[Geforderte Aufgabe 1] Liste jede Zeile der Datensätze auf, in der das Wort „Outline“ vorkommt. Achte dabei auf Groß- und Kleinschreibung.

[Zitierter Textauszug]
────────
Der erste Monat vom neuen Jahr ist schon fast vorbei. Der Schreibzusammenschluss Textgeschenke zum Geburtstag verschickt im Januar 2017 seine individuellen Geburtstagsgrüße via Geburtstagskarte an Jim Jarmusch.


Nonkonformist über Permanent Vacation (1980)

Leila: Where have you been? I haven't seen you since Thursday.
Allie: Walking, just walking around. I can't seem to sleep at night, not in this city.
Leila: Doesn't seem like you sleep at all.

Allie: Well, I have my dreams while I'm awake.

Menschenmassen reiben die warmen, müden Körper wie lebloses Fleisch aneinander, nebeneinander marschierend, als sei der exorbitant steigende Drang den amerikanischen Traum in seiner ganzen Bedeutungslosigkeit einzuatmen, verdeutlicht durch das nie endende Konsumverhalten jener Getriebener, nicht etwas, dessen falsches Gesicht in den Hinterhöfen jener Städte seine Maske verliert. Klaustrophobisch erdrückend stapeln sich die Wohnblocks der Schattenkinder jener Gesellschaft, weit entfernt von den Panoramaaufnahmen begehrter Reiseziele der Touristen, die alles sehen, außer dem wirklichen Abbild einer Stadt.
────────
[Datenzeilen]
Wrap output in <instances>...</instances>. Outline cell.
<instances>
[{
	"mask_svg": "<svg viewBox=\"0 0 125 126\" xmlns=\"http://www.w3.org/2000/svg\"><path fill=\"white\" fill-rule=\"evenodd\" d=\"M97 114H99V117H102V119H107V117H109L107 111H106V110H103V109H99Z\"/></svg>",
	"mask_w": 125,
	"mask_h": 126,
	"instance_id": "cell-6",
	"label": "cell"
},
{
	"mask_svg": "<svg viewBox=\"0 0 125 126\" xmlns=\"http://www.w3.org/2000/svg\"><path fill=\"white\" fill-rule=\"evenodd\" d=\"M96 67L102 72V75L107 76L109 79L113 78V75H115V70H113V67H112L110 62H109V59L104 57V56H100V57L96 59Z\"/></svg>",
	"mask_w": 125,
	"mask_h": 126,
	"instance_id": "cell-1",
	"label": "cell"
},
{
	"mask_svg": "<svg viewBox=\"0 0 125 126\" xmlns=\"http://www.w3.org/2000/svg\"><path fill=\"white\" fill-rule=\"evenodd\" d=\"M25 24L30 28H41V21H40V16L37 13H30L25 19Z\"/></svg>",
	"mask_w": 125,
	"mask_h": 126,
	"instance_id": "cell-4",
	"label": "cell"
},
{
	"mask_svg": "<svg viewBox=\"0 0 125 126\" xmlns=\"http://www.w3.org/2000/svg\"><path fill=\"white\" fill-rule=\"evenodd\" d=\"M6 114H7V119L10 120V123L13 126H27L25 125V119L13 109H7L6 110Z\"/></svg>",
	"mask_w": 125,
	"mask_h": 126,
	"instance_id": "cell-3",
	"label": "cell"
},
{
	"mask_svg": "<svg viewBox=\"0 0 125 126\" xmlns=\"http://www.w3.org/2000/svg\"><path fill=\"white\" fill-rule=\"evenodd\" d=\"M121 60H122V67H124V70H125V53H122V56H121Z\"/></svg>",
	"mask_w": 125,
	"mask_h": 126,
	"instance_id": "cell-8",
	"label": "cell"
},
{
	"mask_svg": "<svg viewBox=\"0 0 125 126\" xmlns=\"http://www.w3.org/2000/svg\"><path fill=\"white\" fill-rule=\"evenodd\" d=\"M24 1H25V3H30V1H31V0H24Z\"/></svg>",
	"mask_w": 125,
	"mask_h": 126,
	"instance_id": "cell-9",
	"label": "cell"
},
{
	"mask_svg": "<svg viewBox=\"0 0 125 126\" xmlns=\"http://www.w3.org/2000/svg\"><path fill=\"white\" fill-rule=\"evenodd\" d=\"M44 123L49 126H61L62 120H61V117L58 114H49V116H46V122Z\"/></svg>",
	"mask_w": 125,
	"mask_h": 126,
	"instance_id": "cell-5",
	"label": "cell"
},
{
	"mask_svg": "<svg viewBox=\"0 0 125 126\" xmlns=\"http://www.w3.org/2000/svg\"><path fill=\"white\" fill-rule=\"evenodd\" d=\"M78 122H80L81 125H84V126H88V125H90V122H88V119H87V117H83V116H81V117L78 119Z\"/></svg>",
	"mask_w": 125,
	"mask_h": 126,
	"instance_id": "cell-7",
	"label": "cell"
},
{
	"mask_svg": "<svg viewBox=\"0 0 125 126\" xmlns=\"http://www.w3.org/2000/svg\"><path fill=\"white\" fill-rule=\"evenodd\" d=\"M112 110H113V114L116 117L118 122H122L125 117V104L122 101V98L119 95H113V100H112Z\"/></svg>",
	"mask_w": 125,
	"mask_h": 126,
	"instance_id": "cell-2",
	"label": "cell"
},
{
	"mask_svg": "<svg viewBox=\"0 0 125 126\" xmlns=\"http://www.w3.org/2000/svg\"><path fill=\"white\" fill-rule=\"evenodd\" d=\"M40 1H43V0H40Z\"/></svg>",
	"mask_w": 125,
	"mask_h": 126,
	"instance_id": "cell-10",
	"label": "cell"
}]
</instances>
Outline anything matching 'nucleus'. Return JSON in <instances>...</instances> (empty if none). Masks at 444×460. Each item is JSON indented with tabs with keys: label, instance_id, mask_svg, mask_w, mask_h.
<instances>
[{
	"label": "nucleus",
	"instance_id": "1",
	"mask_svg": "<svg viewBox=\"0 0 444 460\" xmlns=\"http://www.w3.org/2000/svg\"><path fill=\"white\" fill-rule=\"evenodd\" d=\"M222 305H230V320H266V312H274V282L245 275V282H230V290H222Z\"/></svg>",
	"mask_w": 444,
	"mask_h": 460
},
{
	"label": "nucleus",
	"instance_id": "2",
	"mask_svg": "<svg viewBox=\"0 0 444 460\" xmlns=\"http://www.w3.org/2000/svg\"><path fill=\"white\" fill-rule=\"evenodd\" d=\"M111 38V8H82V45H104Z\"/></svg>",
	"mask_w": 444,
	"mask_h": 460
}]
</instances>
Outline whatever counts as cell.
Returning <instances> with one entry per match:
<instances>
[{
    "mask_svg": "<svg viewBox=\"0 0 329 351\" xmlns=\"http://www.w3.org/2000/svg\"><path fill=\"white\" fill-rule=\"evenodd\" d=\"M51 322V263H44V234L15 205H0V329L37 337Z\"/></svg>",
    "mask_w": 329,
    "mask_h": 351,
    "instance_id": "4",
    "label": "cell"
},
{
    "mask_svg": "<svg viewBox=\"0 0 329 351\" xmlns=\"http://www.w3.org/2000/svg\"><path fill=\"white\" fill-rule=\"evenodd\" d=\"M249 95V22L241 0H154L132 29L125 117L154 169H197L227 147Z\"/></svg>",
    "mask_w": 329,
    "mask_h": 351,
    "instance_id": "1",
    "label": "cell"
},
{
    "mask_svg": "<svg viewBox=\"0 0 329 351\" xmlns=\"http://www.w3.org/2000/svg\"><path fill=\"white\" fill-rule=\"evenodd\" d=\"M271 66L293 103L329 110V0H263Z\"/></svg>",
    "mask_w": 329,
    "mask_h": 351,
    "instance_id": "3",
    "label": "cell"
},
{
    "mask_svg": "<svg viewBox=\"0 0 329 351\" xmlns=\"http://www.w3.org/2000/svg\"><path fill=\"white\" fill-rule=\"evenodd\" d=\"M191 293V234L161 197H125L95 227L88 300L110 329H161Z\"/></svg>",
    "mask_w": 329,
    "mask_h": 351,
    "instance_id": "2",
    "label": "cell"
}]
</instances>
────────
[Geforderte Aufgabe 2] Gib einen Abschnitt aus dem zitierten Textauszug wortgetreu wieder. Setze bei den Worten ein, die „Nonkonformist über Permanent“ enthalten, und ende nach „Abbild einer Stadt.“.

[Erwartete Antwort 1]
Wrap output in <instances>...</instances>. Outline cell.
Outline anything matching 'nucleus'. Return JSON in <instances>...</instances> (empty if none). Masks at 444×460. Each item is JSON indented with tabs with keys: label, instance_id, mask_svg, mask_w, mask_h.
Outline whatever counts as cell.

[Erwartete Antwort 2]
Nonkonformist über Permanent Vacation (1980)

Leila: Where have you been? I haven't seen you since Thursday.
Allie: Walking, just walking around. I can't seem to sleep at night, not in this city.
Leila: Doesn't seem like you sleep at all.

Allie: Well, I have my dreams while I'm awake.

Menschenmassen reiben die warmen, müden Körper wie lebloses Fleisch aneinander, nebeneinander marschierend, als sei der exorbitant steigende Drang den amerikanischen Traum in seiner ganzen Bedeutungslosigkeit einzuatmen, verdeutlicht durch das nie endende Konsumverhalten jener Getriebener, nicht etwas, dessen falsches Gesicht in den Hinterhöfen jener Städte seine Maske verliert. Klaustrophobisch erdrückend stapeln sich die Wohnblocks der Schattenkinder jener Gesellschaft, weit entfernt von den Panoramaaufnahmen begehrter Reiseziele der Touristen, die alles sehen, außer dem wirklichen Abbild einer Stadt.